Using the Neonatal Infant Pain Scale (NIPS), a nurse is assessing the pain response of a newborn who has just had a circumcision. The nurse is assessing a change in which of the following signs/symptoms? Select all that apply.
- A. Heart rate.
- B. Blood pressure.
- C. Temperature.
- D. Facial expression.
Correct Answer: A
Rationale: Heart rate and facial expression are key indicators of neonatal pain.
The home health nurse is visiting a client with HIV who is 6 weeks postdelivery. Which of the following findings would indicate that patient teaching by the nurse in the hospital was successful?
- A. The client is breastfeeding her baby every two hours.
- B. The client is using a diaphragm for family planning.
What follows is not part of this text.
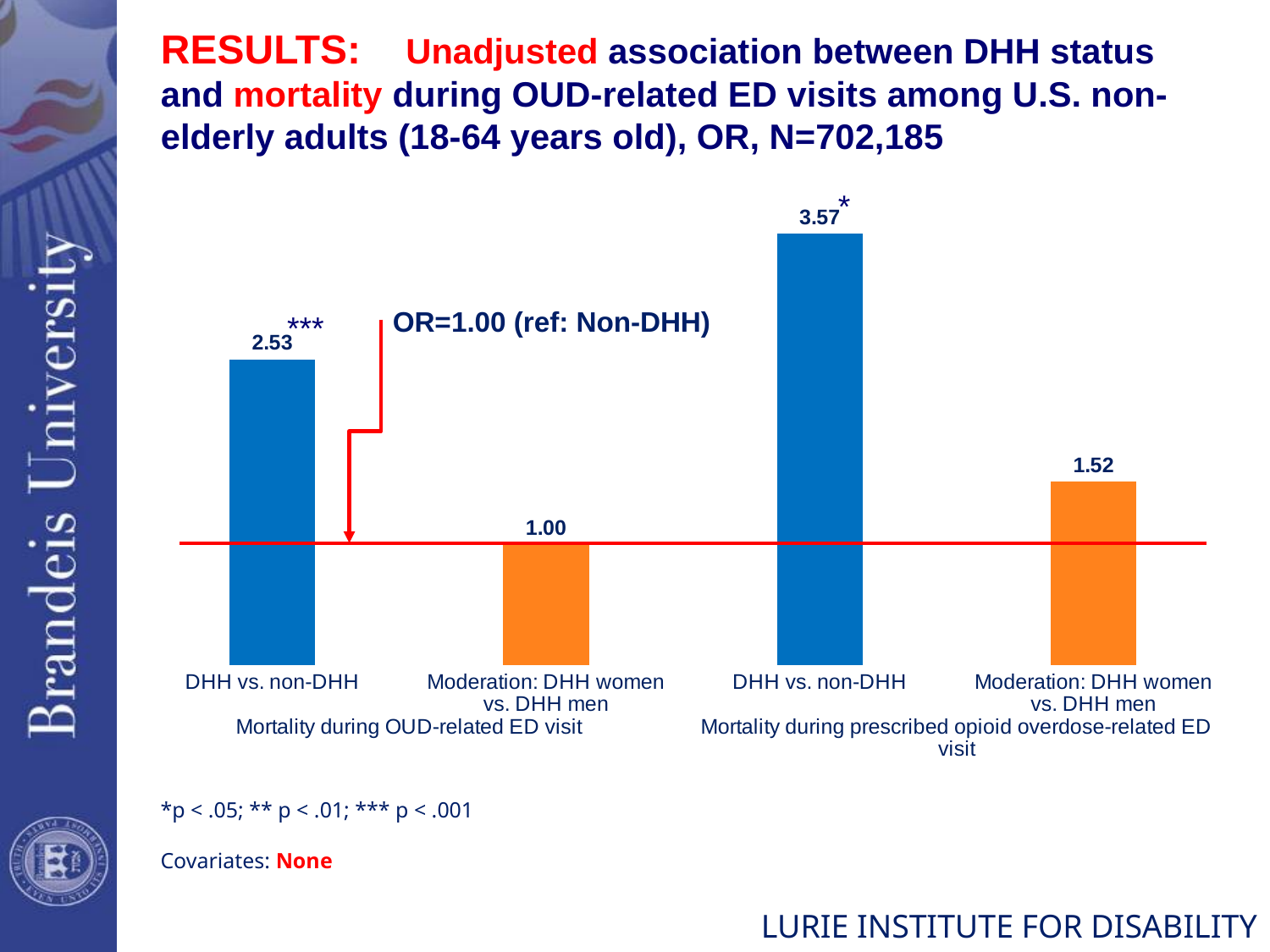
Which bar has the highest value on the chart? DHH vs. non-DHH, mortality during prescribed opioid overdose-related ED visit What colour are the DHH vs. non-DHH bars on the chart? Blue What is the difference between the DHH vs. non-DHH odds ratios for prescribed opioid overdose-related ED visit mortality and OUD-related ED visit mortality? 1.04 Which bar has the lowest value on the chart? Moderation: DHH women vs. DHH men, mortality during OUD-related ED visit What is the odds ratio for DHH vs. non-DHH for mortality during OUD-related ED visit? 2.53 What is the value for Moderation: DHH women vs. DHH men for mortality during OUD-related ED visit? 1.00 What reference odds ratio does the red horizontal line on the chart represent? OR=1.00 (ref: Non-DHH) How many bars are plotted on the chart? 4 Which is larger: the DHH vs. non-DHH odds ratio for OUD-related ED visit mortality or the moderation value for prescribed opioid overdose-related ED visit mortality? DHH vs. non-DHH for OUD-related ED visit mortality What is the odds ratio for DHH vs. non-DHH for mortality during prescribed opioid overdose-related ED visit? 3.57 What kind of chart is shown on the slide? Bar chart What is the value for Moderation: DHH women vs. DHH men for mortality during prescribed opioid overdose-related ED visit? 1.52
- C. The client is taking her temperature every morning.
- D. The client is seeking care for a recent weight loss.
Correct Answer: D
Rationale: Weight loss may indicate opportunistic infection.
A woman is receiving Paxil (paroxetine) for postpartum depression. To prevent a drug/food interaction, the client must be advised to refrain from consuming which of the following?
- A. Alcohol.
- B. Grapefruit.
- C. Milk.
- D. Cabbage.
Correct Answer: B
Rationale: Grapefruit affects drug metabolism.
A woman who wishes to breastfeed advises the nurse that she had a breast reduction one year earlier. Which of the following responses by the nurse is appropriate?
- A. Advise the woman that unfortunately she will be unable to breastfeed.
- B. Examine the woman's breasts to see where the incision was placed.
- C. Monitor the baby's daily weights for excessive weight loss.
- D. Inform the woman that reduction surgery rarely affects milk transfer.
Correct Answer: C
Rationale: Weight monitoring ensures adequate milk transfer.